- _TASK GOAL_:
Go through the material below and return each line with the string "Plasmodium" in it.

- _DATASET CONTENT_:
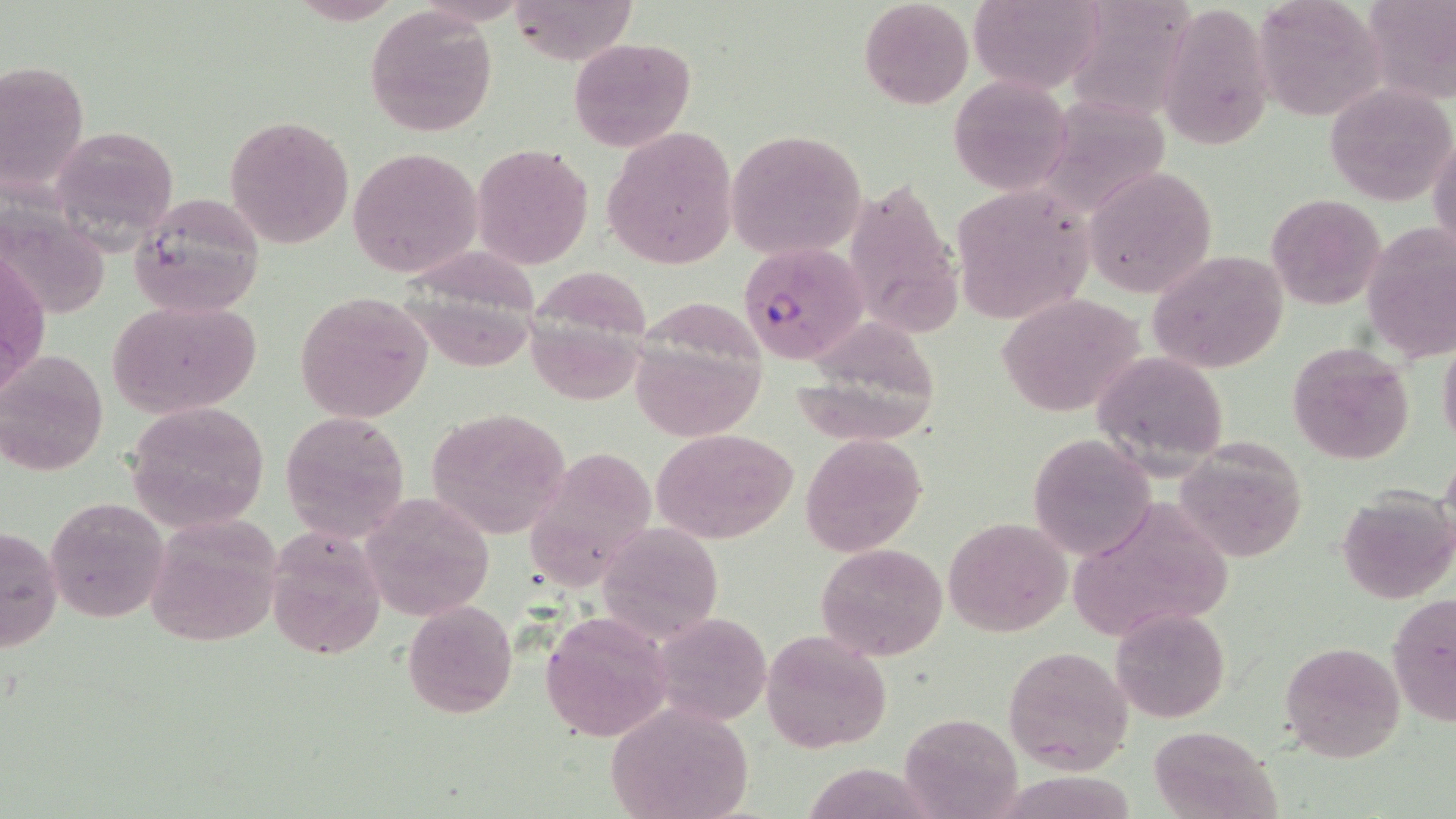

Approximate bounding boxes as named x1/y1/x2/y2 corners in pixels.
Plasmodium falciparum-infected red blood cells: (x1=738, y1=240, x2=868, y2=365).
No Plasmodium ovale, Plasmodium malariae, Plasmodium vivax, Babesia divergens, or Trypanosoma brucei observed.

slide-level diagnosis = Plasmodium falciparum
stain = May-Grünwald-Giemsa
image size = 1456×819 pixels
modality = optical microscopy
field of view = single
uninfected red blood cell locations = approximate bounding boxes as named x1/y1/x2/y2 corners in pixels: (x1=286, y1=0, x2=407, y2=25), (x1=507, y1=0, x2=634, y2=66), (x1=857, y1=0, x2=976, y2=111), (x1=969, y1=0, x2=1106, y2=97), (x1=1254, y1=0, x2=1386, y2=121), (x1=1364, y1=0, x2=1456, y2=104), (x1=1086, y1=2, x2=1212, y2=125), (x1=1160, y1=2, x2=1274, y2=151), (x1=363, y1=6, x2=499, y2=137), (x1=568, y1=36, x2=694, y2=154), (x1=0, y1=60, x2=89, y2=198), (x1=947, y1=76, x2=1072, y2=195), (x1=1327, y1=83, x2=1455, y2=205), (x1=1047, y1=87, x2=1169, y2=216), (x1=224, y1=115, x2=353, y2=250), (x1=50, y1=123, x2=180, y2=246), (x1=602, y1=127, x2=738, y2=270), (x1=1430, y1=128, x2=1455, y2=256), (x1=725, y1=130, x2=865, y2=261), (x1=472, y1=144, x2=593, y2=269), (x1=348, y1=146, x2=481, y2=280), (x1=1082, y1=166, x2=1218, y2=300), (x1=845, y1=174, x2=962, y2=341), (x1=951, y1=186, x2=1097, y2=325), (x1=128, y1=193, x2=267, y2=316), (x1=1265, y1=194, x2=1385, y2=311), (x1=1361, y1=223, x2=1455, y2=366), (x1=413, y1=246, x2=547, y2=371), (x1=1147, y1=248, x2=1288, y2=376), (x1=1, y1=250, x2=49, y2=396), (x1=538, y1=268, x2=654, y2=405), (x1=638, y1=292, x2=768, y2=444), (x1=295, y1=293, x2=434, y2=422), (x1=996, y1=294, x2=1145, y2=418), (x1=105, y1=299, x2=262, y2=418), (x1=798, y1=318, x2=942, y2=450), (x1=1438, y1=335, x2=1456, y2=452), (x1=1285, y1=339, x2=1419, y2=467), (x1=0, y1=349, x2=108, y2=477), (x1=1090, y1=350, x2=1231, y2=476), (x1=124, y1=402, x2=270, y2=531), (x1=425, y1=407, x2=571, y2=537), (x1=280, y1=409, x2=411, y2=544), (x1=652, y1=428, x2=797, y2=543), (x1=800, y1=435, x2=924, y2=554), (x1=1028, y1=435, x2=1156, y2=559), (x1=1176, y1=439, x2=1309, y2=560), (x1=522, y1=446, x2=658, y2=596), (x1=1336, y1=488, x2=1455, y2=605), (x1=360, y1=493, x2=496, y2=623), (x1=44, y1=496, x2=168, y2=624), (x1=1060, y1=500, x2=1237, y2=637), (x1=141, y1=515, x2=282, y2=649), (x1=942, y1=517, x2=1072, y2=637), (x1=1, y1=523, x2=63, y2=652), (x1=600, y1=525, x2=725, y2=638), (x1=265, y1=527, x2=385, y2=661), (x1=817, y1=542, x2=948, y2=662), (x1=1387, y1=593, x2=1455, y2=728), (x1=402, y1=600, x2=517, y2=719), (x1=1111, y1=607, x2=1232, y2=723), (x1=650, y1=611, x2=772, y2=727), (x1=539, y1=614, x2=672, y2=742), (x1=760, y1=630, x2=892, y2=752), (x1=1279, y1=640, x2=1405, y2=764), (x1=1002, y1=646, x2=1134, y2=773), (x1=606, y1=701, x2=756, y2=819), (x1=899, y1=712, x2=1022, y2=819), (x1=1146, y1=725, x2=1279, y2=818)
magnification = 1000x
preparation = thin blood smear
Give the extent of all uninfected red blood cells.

- _RESULT OF THE TASK_:
Plasmodium falciparum-infected red blood cells: (x1=738, y1=240, x2=868, y2=365).
No Plasmodium ovale, Plasmodium malariae, Plasmodium vivax, Babesia divergens, or Trypanosoma brucei observed.
slide-level diagnosis = Plasmodium falciparum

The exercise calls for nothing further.